## WORK TO BE COMPLETED
Strip out the pictures and output each remaining line of the data word for word.

*****

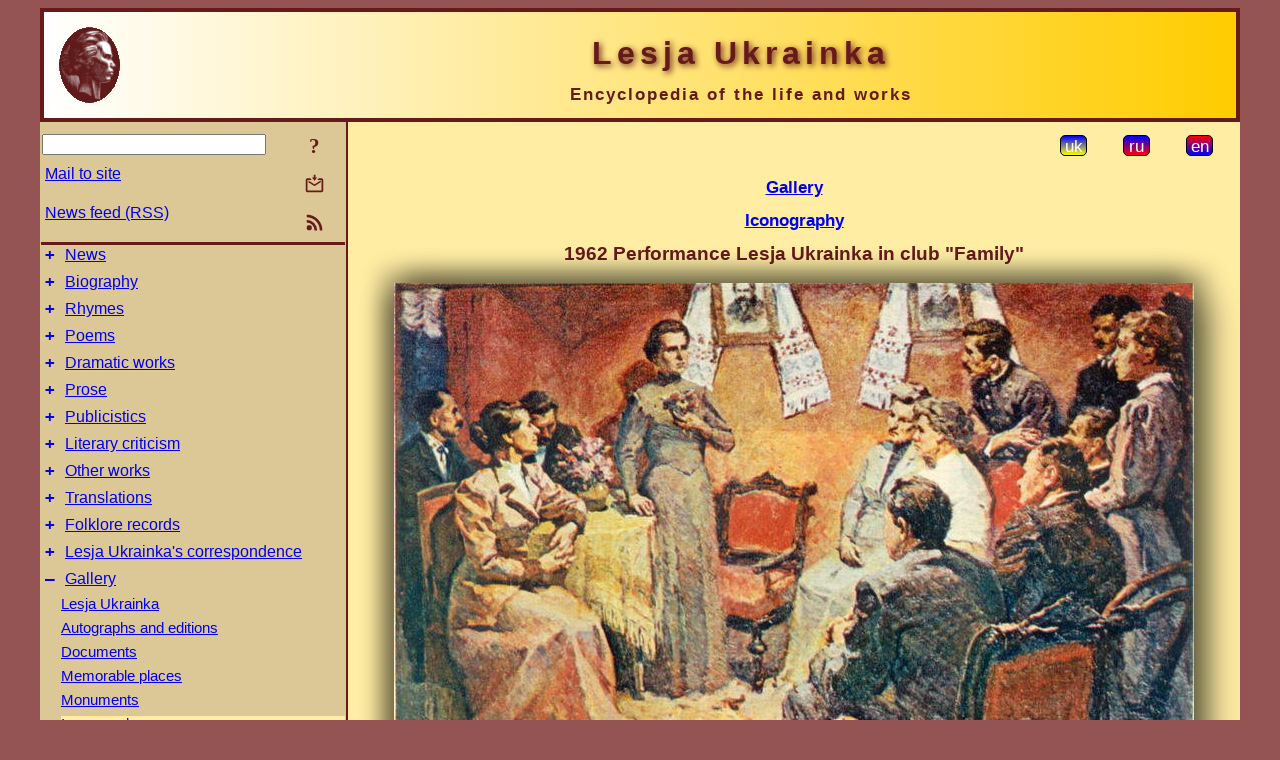

--- FILE ---
content_type: text/html; charset=utf-8
request_url: https://www.google.com/recaptcha/api2/aframe
body_size: 268
content:
<!DOCTYPE HTML><html><head><meta http-equiv="content-type" content="text/html; charset=UTF-8"></head><body><script nonce="UlXoE_cjPFjMXBrEkXtcPg">/** Anti-fraud and anti-abuse applications only. See google.com/recaptcha */ try{var clients={'sodar':'https://pagead2.googlesyndication.com/pagead/sodar?'};window.addEventListener("message",function(a){try{if(a.source===window.parent){var b=JSON.parse(a.data);var c=clients[b['id']];if(c){var d=document.createElement('img');d.src=c+b['params']+'&rc='+(localStorage.getItem("rc::a")?sessionStorage.getItem("rc::b"):"");window.document.body.appendChild(d);sessionStorage.setItem("rc::e",parseInt(sessionStorage.getItem("rc::e")||0)+1);localStorage.setItem("rc::h",'1764089547392');}}}catch(b){}});window.parent.postMessage("_grecaptcha_ready", "*");}catch(b){}</script></body></html>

*****

## REPLY
--- FILE ---
content_type: text/html; charset=utf-8
request_url: https://www.google.com/recaptcha/api2/aframe
body_size: 268
content:
<!DOCTYPE HTML><html><head><meta http-equiv="content-type" content="text/html; charset=UTF-8"></head><body><script nonce="UlXoE_cjPFjMXBrEkXtcPg">/** Anti-fraud and anti-abuse applications only. See google.com/recaptcha */ try{var clients={'sodar':'https://pagead2.googlesyndication.com/pagead/sodar?'};window.addEventListener("message",function(a){try{if(a.source===window.parent){var b=JSON.parse(a.data);var c=clients[b['id']];if(c){var d=document.createElement('img');d.src=c+b['params']+'&rc='+(localStorage.getItem("rc::a")?sessionStorage.getItem("rc::b"):"");window.document.body.appendChild(d);sessionStorage.setItem("rc::e",parseInt(sessionStorage.getItem("rc::e")||0)+1);localStorage.setItem("rc::h",'1764089547392');}}}catch(b){}});window.parent.postMessage("_grecaptcha_ready", "*");}catch(b){}</script></body></html>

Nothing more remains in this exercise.